この公金着服事件の概要はこのようなものでした。
■滋賀県甲良町 公金着服事件(2016年1月)
・甲良町の税務課職員(当時29歳)が約3000万円の横領をしていたことが発覚。
この元職員は、後に懲戒免職。逮捕・再逮捕・起訴の流れをたどる。
・この元職員は、収納データ改ざんと隠ぺい工作を実施。
窓口で発行した領収書の控えを、自身の机の中に保管していた。
・被害を精査したところ、被害認定額が41,089,582円と判明。
被害額の大半は両親が弁済し、元職員は、返済確約書提出。
・この元職員は着服した金を、旅行、飲食支払い、高級車、スーツ購入等に利用。
「窓口で住民の文句。

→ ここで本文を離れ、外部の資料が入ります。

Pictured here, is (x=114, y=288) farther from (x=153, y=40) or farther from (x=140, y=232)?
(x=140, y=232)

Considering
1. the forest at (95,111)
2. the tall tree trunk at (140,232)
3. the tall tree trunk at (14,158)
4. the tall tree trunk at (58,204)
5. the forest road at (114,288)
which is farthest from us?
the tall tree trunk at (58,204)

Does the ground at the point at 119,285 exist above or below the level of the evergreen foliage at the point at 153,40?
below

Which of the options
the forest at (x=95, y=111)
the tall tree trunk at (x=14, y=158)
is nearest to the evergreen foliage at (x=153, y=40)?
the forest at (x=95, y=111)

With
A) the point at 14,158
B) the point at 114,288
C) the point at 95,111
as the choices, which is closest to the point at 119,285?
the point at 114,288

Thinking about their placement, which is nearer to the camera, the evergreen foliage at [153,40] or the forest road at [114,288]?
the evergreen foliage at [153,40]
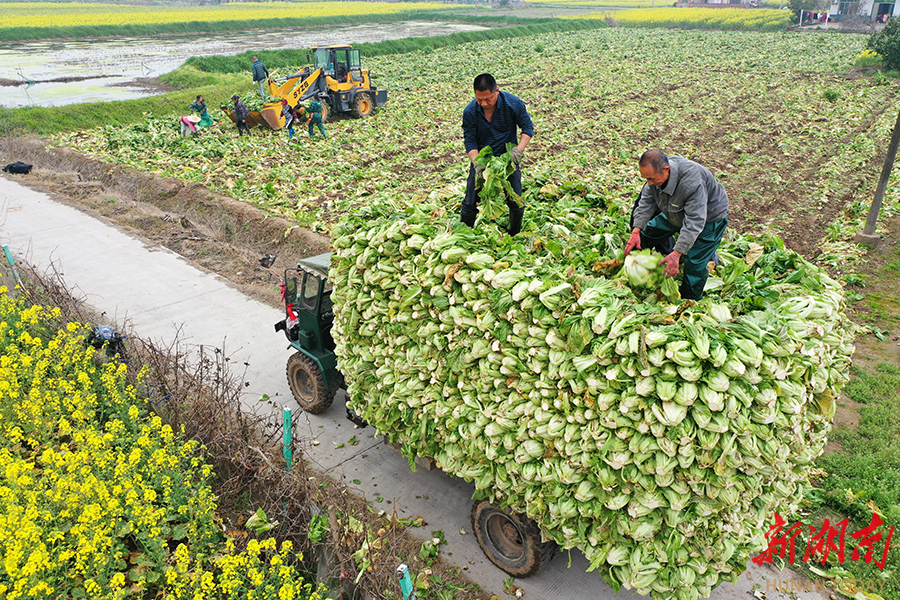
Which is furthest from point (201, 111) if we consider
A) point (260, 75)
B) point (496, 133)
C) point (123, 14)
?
point (123, 14)

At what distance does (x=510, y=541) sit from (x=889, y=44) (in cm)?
3803

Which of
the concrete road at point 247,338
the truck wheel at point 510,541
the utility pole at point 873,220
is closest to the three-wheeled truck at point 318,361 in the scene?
the truck wheel at point 510,541

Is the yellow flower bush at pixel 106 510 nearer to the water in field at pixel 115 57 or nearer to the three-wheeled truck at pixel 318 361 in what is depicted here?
the three-wheeled truck at pixel 318 361

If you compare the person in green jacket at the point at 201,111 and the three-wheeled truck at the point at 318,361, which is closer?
the three-wheeled truck at the point at 318,361

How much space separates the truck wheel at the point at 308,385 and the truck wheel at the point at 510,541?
8.82 ft

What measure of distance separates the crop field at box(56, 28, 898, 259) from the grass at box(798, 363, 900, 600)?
186 inches

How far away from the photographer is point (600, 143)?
1958 cm

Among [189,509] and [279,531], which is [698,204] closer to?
[279,531]

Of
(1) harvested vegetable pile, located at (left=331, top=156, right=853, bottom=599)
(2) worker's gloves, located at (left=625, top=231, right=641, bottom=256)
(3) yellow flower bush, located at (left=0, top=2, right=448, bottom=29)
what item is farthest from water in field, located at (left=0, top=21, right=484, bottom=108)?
(2) worker's gloves, located at (left=625, top=231, right=641, bottom=256)

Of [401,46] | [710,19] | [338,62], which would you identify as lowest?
[338,62]

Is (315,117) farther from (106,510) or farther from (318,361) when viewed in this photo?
(106,510)

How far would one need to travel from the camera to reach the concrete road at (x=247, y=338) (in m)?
Answer: 5.33

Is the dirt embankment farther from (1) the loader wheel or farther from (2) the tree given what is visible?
(2) the tree

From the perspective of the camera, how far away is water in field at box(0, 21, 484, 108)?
95.7 feet
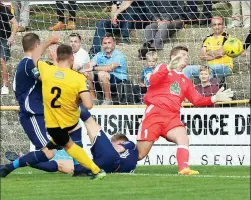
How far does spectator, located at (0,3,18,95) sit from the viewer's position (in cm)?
1673

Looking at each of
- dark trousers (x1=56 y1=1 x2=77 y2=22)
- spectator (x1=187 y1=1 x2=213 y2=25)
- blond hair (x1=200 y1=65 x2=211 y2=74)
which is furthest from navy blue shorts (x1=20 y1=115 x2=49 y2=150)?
spectator (x1=187 y1=1 x2=213 y2=25)

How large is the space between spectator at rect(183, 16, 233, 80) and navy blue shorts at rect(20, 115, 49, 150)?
15.1 ft

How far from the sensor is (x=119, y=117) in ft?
51.2

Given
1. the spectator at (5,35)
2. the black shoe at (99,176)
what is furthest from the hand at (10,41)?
the black shoe at (99,176)

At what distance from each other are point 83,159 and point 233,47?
16.0 ft

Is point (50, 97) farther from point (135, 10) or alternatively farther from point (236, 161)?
point (135, 10)

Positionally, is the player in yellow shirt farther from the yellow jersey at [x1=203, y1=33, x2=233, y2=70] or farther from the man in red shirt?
the yellow jersey at [x1=203, y1=33, x2=233, y2=70]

そこまでの給料を貰っていなかった。」などとコメント。
・第三者委員会は「収納印の扱いが不十分。 監査も機能せず
権限が付与された税務課職員であればデータ改ざんが容易」と報告。
(参考資料)
甲良町公金着服事件に関する第三者調査委員会報告書の受領及び今後の対応について (PDFファイル: 369.3KB)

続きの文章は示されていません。